■ Problem details:
Whenever a line in the entries includes the word "Enable", copy that line out.

[Dataset records]

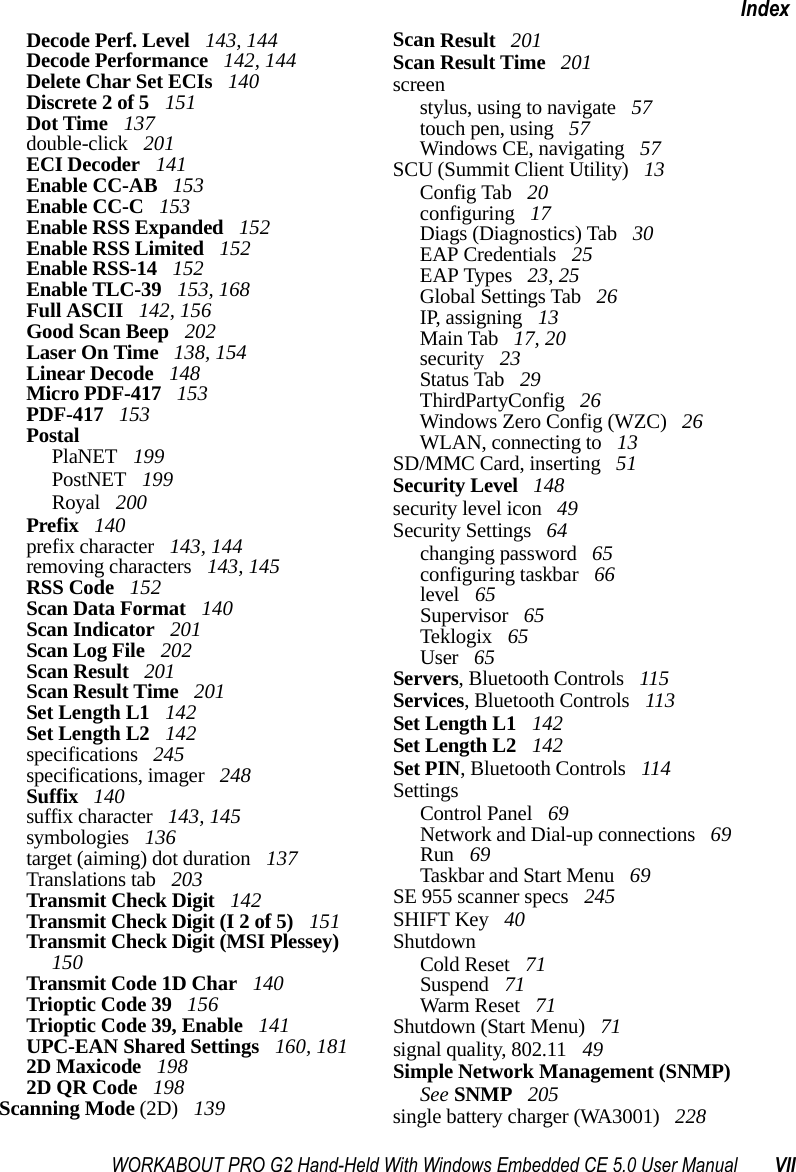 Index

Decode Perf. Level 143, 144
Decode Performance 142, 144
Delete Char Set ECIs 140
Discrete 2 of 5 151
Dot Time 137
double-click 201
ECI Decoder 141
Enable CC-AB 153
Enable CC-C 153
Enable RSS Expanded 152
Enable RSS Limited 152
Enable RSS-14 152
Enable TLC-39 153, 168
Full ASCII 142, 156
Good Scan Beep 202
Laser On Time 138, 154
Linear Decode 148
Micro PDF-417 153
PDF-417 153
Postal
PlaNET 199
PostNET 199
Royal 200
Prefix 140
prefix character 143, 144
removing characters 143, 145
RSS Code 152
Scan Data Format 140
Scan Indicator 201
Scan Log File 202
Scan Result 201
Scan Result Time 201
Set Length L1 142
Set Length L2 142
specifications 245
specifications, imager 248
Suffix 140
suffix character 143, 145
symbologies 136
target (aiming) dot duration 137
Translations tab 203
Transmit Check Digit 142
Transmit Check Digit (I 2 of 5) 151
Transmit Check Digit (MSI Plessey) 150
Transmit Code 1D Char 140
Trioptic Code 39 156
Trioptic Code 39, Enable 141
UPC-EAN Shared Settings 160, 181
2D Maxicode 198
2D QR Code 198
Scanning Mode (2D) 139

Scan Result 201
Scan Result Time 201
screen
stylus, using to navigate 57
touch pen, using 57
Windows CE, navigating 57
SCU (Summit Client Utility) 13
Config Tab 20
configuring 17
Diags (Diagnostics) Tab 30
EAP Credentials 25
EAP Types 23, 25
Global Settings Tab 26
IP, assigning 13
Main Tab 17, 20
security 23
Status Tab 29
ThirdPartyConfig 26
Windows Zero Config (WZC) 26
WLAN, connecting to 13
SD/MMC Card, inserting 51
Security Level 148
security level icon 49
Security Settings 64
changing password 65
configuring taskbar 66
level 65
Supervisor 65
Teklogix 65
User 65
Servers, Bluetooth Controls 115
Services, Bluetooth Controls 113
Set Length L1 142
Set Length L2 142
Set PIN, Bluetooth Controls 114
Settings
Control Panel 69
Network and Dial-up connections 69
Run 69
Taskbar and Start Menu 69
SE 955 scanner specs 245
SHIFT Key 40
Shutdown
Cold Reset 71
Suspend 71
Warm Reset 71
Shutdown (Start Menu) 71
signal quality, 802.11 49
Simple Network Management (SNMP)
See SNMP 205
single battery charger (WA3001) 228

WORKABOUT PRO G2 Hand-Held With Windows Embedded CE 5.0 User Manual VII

■ The completed task:
Enable CC-AB 153
Enable CC-C 153
Enable RSS Expanded 152
Enable RSS Limited 152
Enable RSS-14 152
Enable TLC-39 153, 168
Trioptic Code 39, Enable 141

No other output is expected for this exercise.